## Source excerpt
— start —

All the values have their default setting and the RAM write pointer is at address 0. Enabling the source will see the first synchronisation information being picked up by the sink:

root@linaro-developer:/sys/bus/coresight/devices# echo 1 > 2201d000.ptm/enable_source   <--- Enable the source
root@linaro-developer:/sys/bus/coresight/devices# cat 20010000.etb/status
Depth:          0x2000
Status:         0x0
RAM read ptr:   0x0
RAM wrt ptr:    0x1    <--- First synchronisation data is received in the ETB buffer.
Trigger cnt:    0x0
Control:        0x1
Flush status:   0x0
Flush ctrl:     0x2001
root@linaro-developer:/sys/bus/coresight/devices#

At this point the source has been configured with the beginning and end address of the code to be traced and a path from source to sink has been instantiated. The remaining step is to force one of the processor to execute the test code:

root@linaro-developer:/sys/bus/coresight/devices# echo p > /proc/sysrq-trigger    <--- Force the code to be executed
sysrq: looped around 6 times with: 1821 idr: 0x933    <--- Output from the test code
root@linaro-developer:/sys/bus/coresight/devices# cat 20010000.etb/status
Depth:          0x2000
Status:         0x0
RAM read ptr:   0x0
RAM wrt ptr:    0x1      <--- The RAM write pointer hasn't moved  - why?

— end —

## Data section
— start —

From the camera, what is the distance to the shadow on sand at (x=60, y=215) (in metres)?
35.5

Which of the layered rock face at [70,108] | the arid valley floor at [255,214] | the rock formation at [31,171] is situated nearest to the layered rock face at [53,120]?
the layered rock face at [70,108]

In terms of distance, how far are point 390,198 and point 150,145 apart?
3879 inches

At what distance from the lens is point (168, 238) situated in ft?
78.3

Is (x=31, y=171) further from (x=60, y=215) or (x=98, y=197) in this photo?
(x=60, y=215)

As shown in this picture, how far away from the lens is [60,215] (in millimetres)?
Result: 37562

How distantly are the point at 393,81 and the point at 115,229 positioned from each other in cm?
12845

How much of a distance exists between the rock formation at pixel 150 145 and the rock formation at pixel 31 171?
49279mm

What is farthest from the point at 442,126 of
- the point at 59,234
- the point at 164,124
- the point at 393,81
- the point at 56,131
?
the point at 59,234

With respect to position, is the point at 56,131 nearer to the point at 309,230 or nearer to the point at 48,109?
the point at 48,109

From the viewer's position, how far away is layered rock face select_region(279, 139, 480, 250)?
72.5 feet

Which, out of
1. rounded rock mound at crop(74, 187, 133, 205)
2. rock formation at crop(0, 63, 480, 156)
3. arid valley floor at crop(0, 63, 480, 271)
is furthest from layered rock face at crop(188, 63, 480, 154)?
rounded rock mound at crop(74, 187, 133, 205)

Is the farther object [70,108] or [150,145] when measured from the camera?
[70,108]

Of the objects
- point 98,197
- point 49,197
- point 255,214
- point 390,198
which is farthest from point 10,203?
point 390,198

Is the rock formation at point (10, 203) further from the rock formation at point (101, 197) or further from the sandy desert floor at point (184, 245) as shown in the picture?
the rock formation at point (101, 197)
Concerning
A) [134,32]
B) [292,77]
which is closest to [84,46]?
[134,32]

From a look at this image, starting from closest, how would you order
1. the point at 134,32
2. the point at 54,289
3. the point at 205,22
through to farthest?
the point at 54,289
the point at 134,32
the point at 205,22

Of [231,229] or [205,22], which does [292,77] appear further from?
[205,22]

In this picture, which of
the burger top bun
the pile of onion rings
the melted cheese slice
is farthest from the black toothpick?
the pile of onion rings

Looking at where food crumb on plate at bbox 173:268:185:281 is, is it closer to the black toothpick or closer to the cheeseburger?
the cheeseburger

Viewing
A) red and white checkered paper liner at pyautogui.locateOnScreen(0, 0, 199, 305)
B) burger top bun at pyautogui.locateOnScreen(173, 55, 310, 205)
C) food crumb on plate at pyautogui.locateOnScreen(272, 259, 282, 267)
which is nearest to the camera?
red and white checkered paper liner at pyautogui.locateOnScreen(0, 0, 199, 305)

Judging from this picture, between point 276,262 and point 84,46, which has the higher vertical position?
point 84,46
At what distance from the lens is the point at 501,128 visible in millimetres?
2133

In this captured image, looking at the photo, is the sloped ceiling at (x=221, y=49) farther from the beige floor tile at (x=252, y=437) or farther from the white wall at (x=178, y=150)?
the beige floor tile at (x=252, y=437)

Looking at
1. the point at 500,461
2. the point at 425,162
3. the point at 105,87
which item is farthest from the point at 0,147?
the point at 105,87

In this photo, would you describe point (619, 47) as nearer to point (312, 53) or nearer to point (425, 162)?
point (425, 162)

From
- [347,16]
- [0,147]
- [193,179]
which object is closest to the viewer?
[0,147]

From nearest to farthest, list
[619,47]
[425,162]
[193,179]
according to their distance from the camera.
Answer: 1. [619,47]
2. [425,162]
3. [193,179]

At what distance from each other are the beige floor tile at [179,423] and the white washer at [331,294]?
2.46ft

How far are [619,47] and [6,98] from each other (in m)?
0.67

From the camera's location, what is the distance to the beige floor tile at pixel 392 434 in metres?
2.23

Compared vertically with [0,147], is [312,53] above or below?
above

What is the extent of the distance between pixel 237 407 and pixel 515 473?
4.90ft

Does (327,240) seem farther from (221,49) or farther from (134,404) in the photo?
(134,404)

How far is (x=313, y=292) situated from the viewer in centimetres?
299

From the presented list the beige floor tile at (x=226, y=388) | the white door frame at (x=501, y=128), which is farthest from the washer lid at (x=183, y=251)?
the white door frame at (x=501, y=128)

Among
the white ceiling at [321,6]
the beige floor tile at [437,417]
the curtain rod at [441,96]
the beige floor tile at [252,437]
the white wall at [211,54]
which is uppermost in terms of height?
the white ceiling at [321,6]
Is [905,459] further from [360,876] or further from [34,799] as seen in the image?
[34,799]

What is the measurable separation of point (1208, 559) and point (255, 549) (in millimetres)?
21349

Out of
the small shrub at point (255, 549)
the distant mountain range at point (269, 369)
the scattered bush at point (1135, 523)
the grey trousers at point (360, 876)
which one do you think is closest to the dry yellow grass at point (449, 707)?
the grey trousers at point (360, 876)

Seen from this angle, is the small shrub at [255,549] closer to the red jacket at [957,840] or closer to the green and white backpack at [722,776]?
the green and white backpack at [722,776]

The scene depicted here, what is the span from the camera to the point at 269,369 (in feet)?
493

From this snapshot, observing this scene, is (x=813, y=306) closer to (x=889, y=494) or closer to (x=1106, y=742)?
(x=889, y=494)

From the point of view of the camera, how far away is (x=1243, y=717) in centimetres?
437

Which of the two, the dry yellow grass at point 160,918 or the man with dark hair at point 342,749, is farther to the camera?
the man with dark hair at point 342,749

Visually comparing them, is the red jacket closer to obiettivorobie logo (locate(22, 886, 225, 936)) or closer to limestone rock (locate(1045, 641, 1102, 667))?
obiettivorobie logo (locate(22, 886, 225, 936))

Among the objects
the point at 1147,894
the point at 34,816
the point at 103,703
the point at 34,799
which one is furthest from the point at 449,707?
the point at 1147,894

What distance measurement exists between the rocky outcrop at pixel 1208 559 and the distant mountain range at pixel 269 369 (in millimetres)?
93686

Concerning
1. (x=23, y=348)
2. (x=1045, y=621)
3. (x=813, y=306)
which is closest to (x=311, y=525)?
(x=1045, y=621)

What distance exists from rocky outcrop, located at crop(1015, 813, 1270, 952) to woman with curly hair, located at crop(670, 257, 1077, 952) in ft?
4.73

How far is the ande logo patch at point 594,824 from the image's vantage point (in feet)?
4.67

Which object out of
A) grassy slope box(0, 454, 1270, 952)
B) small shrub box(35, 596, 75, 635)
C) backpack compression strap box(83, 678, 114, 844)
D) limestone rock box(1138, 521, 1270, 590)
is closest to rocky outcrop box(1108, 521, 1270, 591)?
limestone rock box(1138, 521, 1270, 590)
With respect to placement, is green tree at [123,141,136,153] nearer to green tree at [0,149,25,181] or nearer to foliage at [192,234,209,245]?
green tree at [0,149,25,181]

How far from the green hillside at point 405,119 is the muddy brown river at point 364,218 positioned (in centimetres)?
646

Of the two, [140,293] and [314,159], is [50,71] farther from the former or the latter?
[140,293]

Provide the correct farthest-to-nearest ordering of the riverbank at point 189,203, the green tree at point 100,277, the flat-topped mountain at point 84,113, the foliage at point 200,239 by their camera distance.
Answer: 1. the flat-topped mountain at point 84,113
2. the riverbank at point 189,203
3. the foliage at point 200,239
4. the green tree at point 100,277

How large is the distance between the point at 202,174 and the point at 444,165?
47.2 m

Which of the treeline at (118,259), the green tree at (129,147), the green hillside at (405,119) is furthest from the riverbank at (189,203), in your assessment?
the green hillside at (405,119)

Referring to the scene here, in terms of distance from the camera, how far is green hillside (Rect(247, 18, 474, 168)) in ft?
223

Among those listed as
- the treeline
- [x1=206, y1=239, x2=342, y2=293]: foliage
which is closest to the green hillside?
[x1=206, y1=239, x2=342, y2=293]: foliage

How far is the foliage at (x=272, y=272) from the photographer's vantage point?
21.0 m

— end —

## Required task
In the excerpt on CoreSight tracing, which command forces a processor to execute the test code?

## Output for this exercise
echo p > /proc/sysrq-trigger